Gérald Darmanin a finalement abandonné ses ambitions présidentielles pour 2027, préférant se ranger derrière Édouard Philippe. Une décision qui sonne comme un aveu de faiblesse, après des mois de spéculation et un parcours politique chaotique. Celui que l’on surnomme « Darmalin » n’aura jamais réussi à s’imposer comme le coureur de fond qu’il prétendait être, malgré ses comparaisons grandiloquentes avec le Tour de France.

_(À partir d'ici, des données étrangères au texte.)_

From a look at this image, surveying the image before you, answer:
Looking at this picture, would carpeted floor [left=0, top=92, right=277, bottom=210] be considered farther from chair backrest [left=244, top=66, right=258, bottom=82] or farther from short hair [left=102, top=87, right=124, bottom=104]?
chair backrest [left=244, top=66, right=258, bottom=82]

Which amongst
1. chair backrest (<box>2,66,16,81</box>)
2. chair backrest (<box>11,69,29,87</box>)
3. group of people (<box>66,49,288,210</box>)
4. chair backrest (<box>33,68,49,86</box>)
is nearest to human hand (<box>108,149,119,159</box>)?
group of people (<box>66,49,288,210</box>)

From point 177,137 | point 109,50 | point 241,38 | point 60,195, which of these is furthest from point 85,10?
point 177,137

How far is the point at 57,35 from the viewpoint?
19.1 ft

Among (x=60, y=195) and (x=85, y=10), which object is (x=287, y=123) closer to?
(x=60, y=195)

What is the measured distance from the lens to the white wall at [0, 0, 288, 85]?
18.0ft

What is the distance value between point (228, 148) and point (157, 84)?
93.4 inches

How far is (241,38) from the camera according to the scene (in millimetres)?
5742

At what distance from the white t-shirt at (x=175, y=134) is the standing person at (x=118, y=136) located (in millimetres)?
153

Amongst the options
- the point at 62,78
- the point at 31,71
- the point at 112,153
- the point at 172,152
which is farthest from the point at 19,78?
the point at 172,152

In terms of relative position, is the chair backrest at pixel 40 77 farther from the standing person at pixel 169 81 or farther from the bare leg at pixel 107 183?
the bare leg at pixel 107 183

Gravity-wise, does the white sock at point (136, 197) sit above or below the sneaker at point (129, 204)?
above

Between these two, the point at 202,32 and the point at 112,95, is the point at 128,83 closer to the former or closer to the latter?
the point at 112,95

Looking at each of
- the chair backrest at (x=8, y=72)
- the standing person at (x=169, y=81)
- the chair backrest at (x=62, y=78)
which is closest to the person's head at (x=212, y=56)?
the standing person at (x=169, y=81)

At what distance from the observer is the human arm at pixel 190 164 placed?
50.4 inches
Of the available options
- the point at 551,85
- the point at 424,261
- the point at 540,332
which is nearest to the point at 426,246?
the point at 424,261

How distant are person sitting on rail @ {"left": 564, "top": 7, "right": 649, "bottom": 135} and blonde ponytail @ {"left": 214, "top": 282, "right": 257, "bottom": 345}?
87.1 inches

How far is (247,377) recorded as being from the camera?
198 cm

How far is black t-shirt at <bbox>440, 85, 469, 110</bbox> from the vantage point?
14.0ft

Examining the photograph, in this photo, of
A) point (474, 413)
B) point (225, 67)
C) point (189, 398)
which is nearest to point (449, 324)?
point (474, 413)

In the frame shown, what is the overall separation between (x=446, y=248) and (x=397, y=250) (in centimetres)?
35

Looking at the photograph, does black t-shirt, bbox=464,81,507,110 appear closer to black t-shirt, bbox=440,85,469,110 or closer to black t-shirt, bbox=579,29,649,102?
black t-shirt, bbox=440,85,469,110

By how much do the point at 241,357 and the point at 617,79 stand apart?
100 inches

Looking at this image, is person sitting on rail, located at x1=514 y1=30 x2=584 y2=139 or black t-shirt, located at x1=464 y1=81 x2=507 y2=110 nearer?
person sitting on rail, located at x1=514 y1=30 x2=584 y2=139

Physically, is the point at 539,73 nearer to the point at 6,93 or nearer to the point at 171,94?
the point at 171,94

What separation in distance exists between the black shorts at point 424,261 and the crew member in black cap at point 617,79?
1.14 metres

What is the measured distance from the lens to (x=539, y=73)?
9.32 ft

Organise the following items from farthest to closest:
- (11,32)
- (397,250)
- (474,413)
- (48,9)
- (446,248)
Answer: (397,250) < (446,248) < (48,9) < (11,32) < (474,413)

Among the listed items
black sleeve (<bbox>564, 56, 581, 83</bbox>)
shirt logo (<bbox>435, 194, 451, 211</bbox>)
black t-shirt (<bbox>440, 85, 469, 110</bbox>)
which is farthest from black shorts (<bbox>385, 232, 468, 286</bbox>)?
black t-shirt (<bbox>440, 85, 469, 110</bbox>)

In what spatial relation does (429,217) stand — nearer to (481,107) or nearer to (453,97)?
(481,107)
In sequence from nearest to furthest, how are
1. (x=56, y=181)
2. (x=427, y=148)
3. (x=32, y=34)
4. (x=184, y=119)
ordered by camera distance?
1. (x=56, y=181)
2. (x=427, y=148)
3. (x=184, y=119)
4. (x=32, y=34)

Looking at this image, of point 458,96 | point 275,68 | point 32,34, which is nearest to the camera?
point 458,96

Ce ralliement, loin d’être un acte de pure loyauté, intervient dans un contexte difficile pour le ministre. L’affaire Lyhanna a sérieusement mis à mal sa crédibilité, exposant les *graves dysfonctionnements* des services qu’il a dirigés. La police judiciaire a d’ailleurs étrillé Darmanin, l’accusant de pointer du doigt des défaillances dont il est lui-même en partie responsable. Un revers cuisant qui a sans doute pesé lourd dans sa décision de ne pas s’engager seul dans la course à l’Élysée.
Officiellement, Darmanin justifie son choix par la nécessité d’éviter la « division » au sein du « bloc central » et de soutenir le candidat « le mieux placé ». Une rhétorique convenue qui peine à masquer les *réalités brutales* de la politique. En se ralliant à Philippe, Darmanin cherche avant tout à sauver sa peau et à conserver une place de poids dans le paysage politique, quitte à renoncer à ses propres aspirations. Sa rentrée politique à Tourcoing, prévue le 30 août, sera l’occasion de formaliser ce virage stratégique, ou plutôt ce repli, qui laisse un goût amer à ceux qui croyaient encore en ses chances.